In short, the general strategies are to
  1. collect more data
  2. use ensembling methods that “average” models
  3. choose simpler models / penalize complexity
For the first point, it may help to plot learning curves, plotting the training vs. the validation or cross-validation performance. If you see a trend that more data helps with closing the cap between the two, and if you could afford collecting more data, then this would probably the best choice.
In my experience, ensembling is probably the most convenient way to build robust predictive models on somewhat small-sized datasets. As in real life, consulting a bunch of “experts” is usually not a bad idea before making a decision ;).

Regarding the third point, I usually start a predictive modeling task with the simplest model as a benchmark: usually logistic regression. Overfitting can be a real problem if our model has too much capacity — too many model parameters to fit, and too many hyperparameters to tune. If the dataset is small, a simple model is always a good option to prevent overfitting, and it is also a good benchmark for comparison to more “complex” alternatives.


As others have said, the best ways to address under-fitting and over-fitting are to use regularization and/or cross-validation. Regularization controls the penalty for complexity, which (when successful) will prevent under- and over-fitting. Cross-validation separates model selection from testing, resulting in a more conservative estimate of generalization. For the case of over-fitting only, obtaining more training data will also help.

To "test" for under- and over-fitting, it can be helpful to plot your regression/classification error by some measure of complexity. For under-fitting degrees of complexity, training and testing errors will both be high. For over-fitting degrees of complexity, training errors will be low and testing errors will be high.

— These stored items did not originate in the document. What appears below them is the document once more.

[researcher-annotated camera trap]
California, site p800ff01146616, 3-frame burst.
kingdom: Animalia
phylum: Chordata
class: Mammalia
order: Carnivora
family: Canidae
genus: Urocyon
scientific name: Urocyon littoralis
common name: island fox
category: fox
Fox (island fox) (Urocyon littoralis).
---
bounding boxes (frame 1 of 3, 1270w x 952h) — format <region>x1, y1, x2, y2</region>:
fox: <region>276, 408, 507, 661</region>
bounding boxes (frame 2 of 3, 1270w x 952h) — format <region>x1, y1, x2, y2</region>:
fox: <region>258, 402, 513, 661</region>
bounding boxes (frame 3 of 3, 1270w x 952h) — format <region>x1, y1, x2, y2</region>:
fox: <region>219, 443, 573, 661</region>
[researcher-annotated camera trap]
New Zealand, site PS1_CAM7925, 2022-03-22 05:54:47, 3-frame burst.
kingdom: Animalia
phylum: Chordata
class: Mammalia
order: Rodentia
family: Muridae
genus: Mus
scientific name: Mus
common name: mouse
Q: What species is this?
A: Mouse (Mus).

(A) An example of overfitting in black (versus a good fit in red)
(B) Underfitting on the left of graph, overfitting on the right of graph

An alternative graph to use is a "learning curve" which plots regression/classification error by the number of training examples used. For under-fitting, training and testing errors will converge with larger training sets (and both be high). For over-fitting, the gap between training and testing errors will remain large (with the training error being smaller).